1. PSA and Data Targets/InfoObjects in Parallel (By Package)

A process is started to write the data from this data packet into the PSA for each data package. If the data is successfully updated in the PSA, a second parallel process is started. In this process, the transfer rules are used for the package data records, data is adopted by the communication structure, and it is finally written to the data targets. Posting of the data occurs in parallel by packet.

      • This method is used to update data into the PSA and the data targets with a high level of performance.

The BW system receives the data from the source system, writes it to the PSA, and starts the update immediately and in parallel into the corresponding data target.

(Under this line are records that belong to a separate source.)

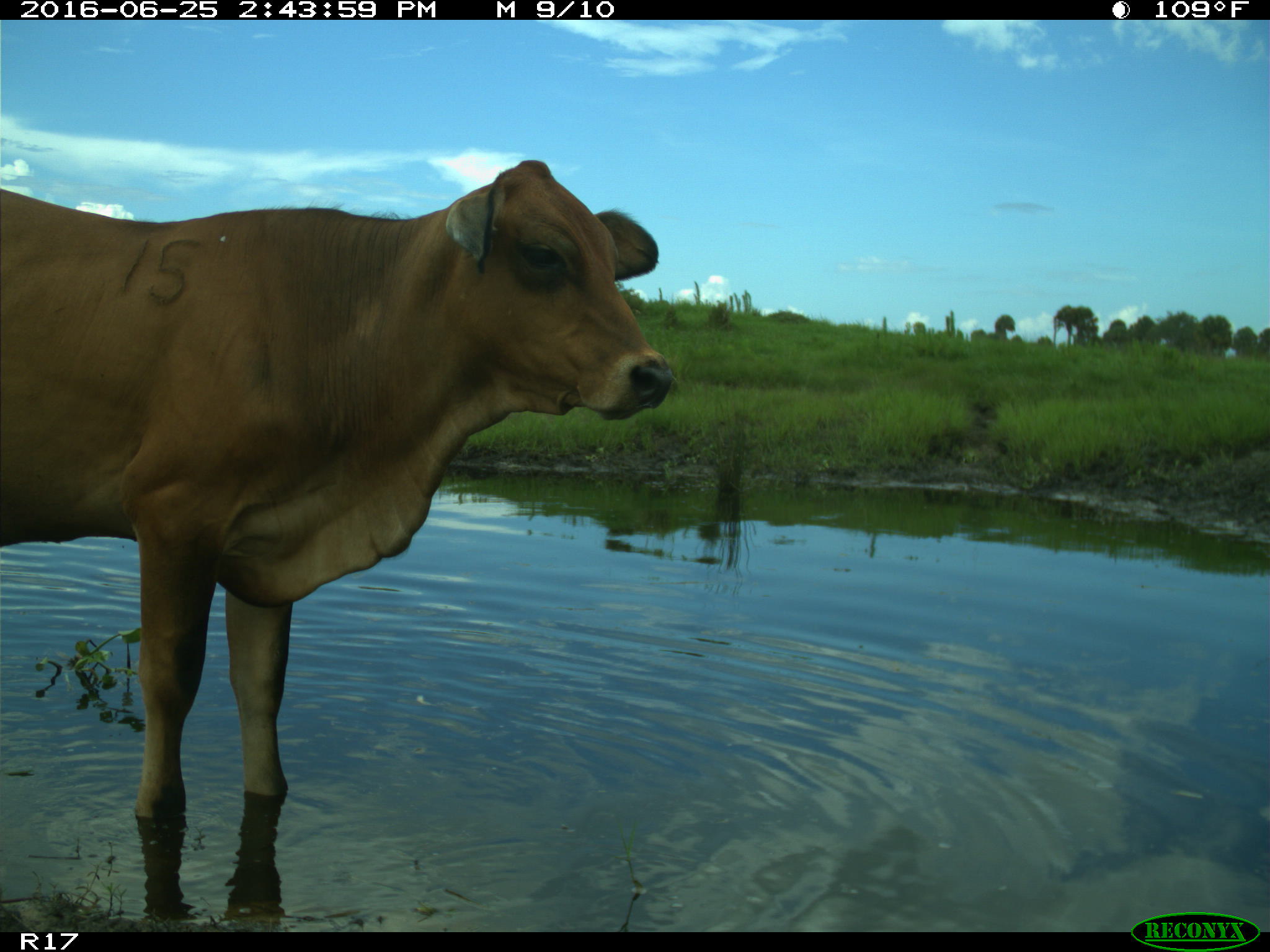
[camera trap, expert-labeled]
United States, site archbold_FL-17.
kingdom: Animalia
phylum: Chordata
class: Mammalia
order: Artiodactyla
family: Bovidae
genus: Bos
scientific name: Bos taurus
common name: domestic cow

2. PSA and Then into Data Target/InfoObject (by Package)

A process that writes the package to the PSA table is started for each data package. When the data has been successfully updated to the PSA, the same process then writes the data to the data targets. Posting of the data occurs in serial by packet.

      • Compared with the first processing option, you have better control over the whole data flow with a serial update of data in packages, because the BW system carries it out using only one process for each data package.

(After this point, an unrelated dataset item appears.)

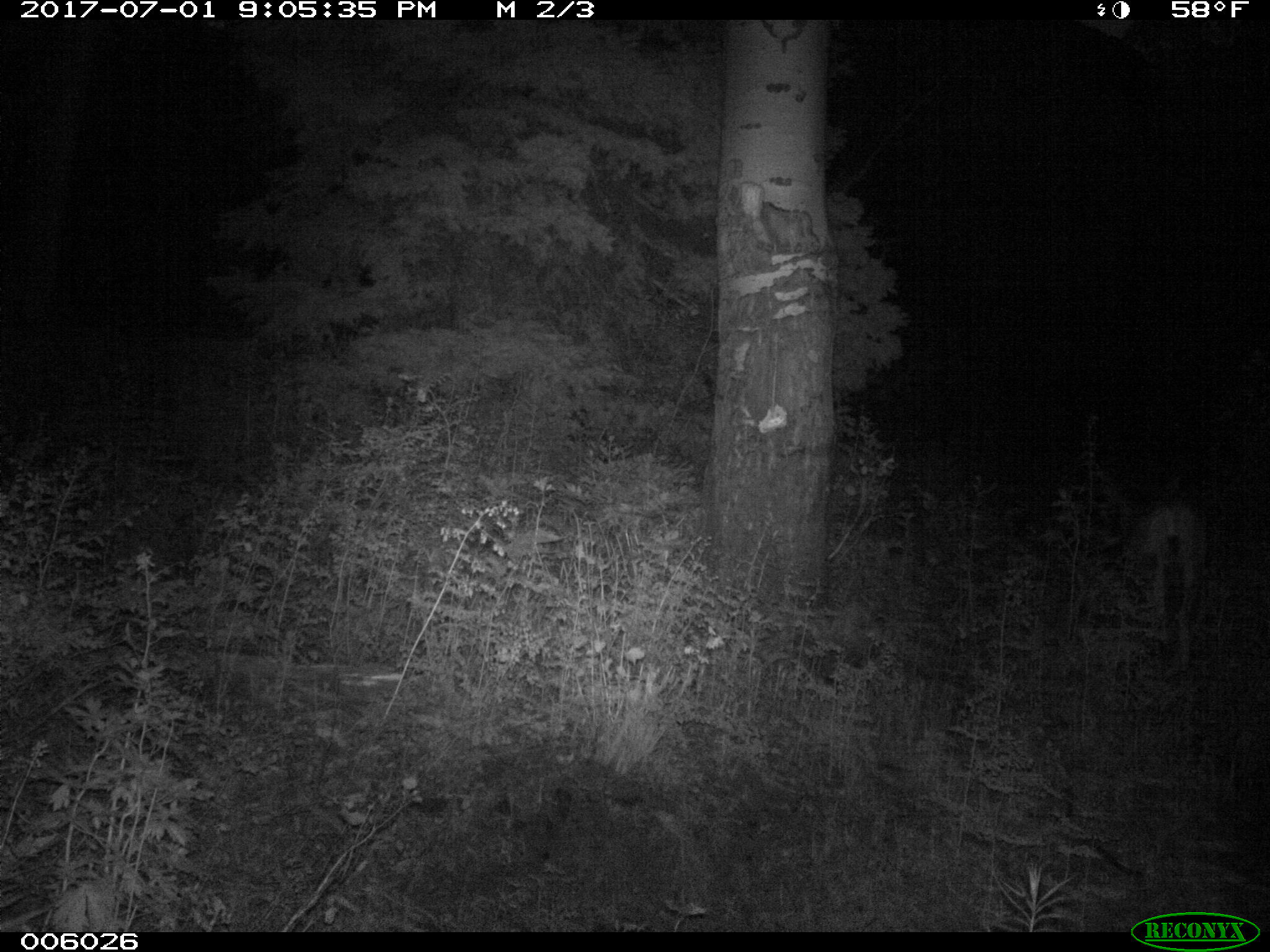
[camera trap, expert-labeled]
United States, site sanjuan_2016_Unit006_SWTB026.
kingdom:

Only a certain number of processes are necessary for each data request in the BW system. This number is defined in the settings made in the maintenance of the control parameters in customizing for extractors.

3. Only PSA

Using this method, data is written to the PSA and is not updated any further.

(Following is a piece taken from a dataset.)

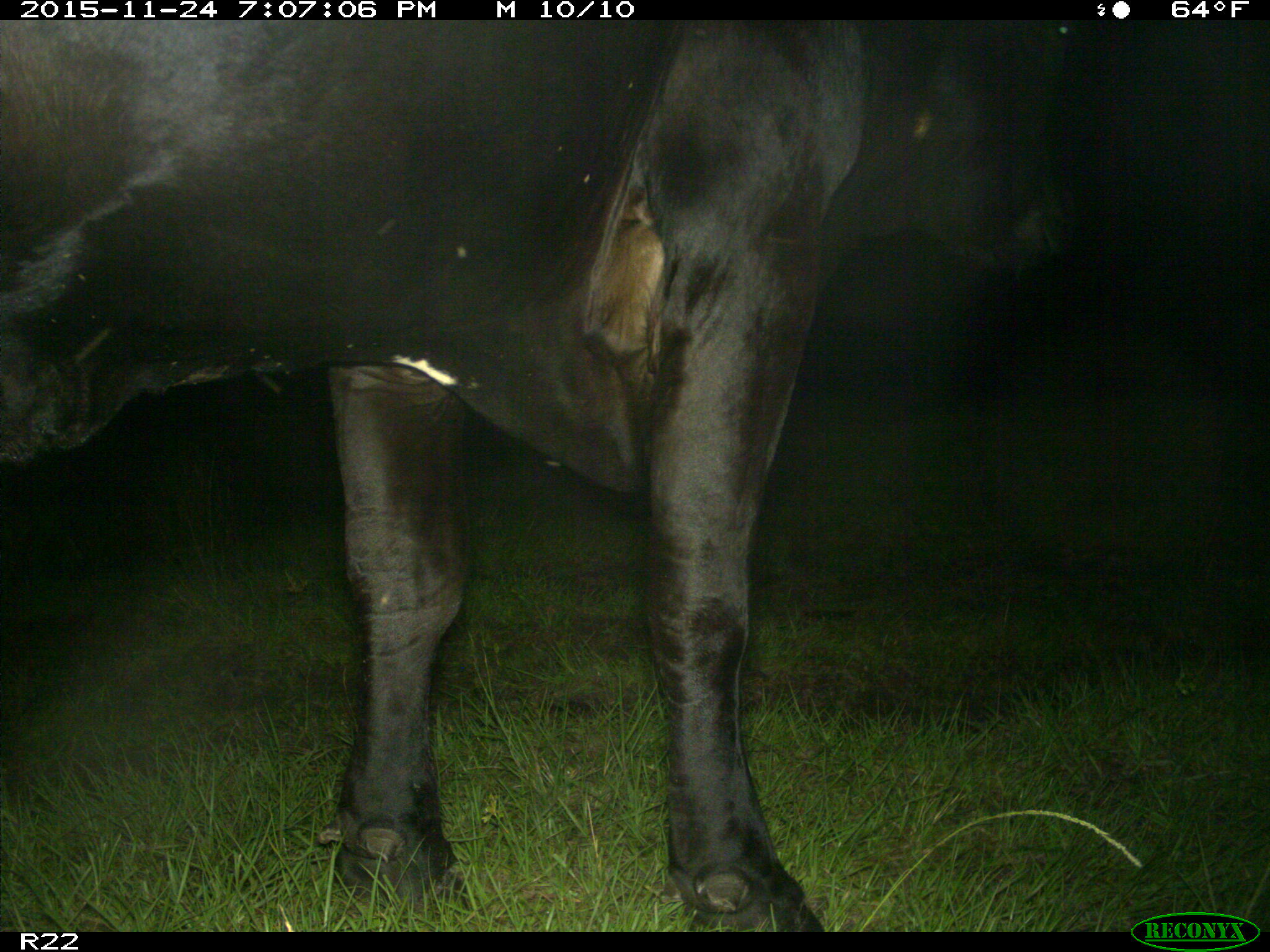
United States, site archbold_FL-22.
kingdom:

      • You have the advantage of having data stored safely in BW and having the PSA, which is ideal as a persistent incoming data store for mass data as well.

The setting for the maximum number of processes in the source system can also have a positive impact on the number of processes in BW.

To further update the data automatically in the corresponding data target, wait until all the data packages have arrived and have been successfully updated in the PSA, and select Update Subsequently in Data Targets from the Processing tab page when you schedule the InfoPackage in the Scheduler.

A process that writes the package to the PSA table is started for each data package. If you then trigger further processing and the data is updated to the data targets, a process is started for the request that writes the data packages to the data targets one after the other. Posting of the data occurs in serial by request.

4. Only Data Target/InfoObject

      • We only recommend this method when loading from flat files or from data sources that are always available.

This is because the data is not always saved persistently into an incoming data store. This saves hard disk space, although it leads to a loss of the following: data security, an option to rebuild processes, and simulation options.